» EXCERPTED PASSAGE:
══════════════════════════════

For each detection, a 30-ms-duration sample, beginning 3 ms before the detection time, is extracted from the unfiltered waveform data. A scalogram is made using the symmetric (gamm=3) Morse wavelet with 16 wavelet bandpass filters (voices) per octave and a time-bandwidth product of 120. The frequency range of the scalogram is set to between 1 and 12 kHz, and the amplitude information is rescaled using the range of values in the 2.0-3.5 kHz and 0-20 ms region of the scalogram. Each scalogram is converted to an RGB image and resized to 224-by-224 pixels. These scalogram images are stored './perch' and './other' folders in the compressed folder perchpicker_training_scalograms.zip. 

Waveform data snippets are also provided for these labeled signals. Each snippet is 90 ms long, with the training and test data (used in generating the scalograms) representing the center 30 ms of data (points 721 through 1440) These waveforms are unfiltered, pressure corrected and sampled at 24 kHz. These waveform snippets are provided in two formats. For those working in MATLAB, two .mat files are included (perch_wavefrom_database_v7.mat and other_wavefrom_database_v7.mat). Each contains a 2161 x N matrix with the snippets stored in columns, and variables indicating station names, UTC times, sample rate and a time vector for plotting. For those working in other software, these snippets are also saved as individual wavfiles stored in './perch' and './other' folders within the perchpicker_training_wavclips.zip file. Scripts for reading these wavfiles in MATLAB and PYTHON are provided. 

The MATLAB-based PerchPicker software is available here: GitHub - drbohnen/PerchPicker.

To read the pre-made scalogram images 

For each detection, a 30-ms-duration sample is extracted from the unfiltered waveform data. A scalogram is made using the symmetric (gamm=3) Morse wavelet with 16 wavelet bandpass filters (voices) per octave and a time-bandwidth product of 120. The frequency range of the scalogram is set to between 1 and 12 kHz, and the amplitude information is rescaled using the range of values in the 2.0-3.5 kHz and 0-20 ms region of the scalogram. Each scalogram is converted to an RGB image and resized to 224-by-224 pixels. 

For example:

Unzip the perchpicker_training_scalograms_v7.zip file 

Images are stored in perch and other folders.   They can be read into MATLAB as: 

         >>  im=imread('p_DB_335589429.180508212002_078.7066250.jpg');

         >>  figure; imshow(im)

══════════════════════════════

» DATA RECORDS:

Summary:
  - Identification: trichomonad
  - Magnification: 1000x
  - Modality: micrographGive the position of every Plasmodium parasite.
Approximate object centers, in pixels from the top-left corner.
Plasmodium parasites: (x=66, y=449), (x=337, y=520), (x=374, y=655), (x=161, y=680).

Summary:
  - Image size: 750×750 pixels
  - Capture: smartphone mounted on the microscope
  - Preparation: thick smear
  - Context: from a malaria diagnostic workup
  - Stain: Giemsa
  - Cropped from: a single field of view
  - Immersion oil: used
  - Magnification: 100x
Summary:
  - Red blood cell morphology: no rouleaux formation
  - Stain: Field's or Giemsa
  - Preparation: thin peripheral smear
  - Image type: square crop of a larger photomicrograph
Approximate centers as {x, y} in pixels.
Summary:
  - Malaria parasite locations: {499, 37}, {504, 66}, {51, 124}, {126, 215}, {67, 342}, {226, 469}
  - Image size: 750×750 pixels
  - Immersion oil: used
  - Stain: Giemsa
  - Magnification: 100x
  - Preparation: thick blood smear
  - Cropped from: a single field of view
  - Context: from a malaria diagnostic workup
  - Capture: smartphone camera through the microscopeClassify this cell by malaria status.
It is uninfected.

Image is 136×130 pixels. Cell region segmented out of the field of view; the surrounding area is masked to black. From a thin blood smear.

══════════════════════════════

» WHAT TO DO:
Please state the sample rate of the waveform snippets described in the PerchPicker training data excerpt.

» RESULT OF THE EXERCISE:
24 kHz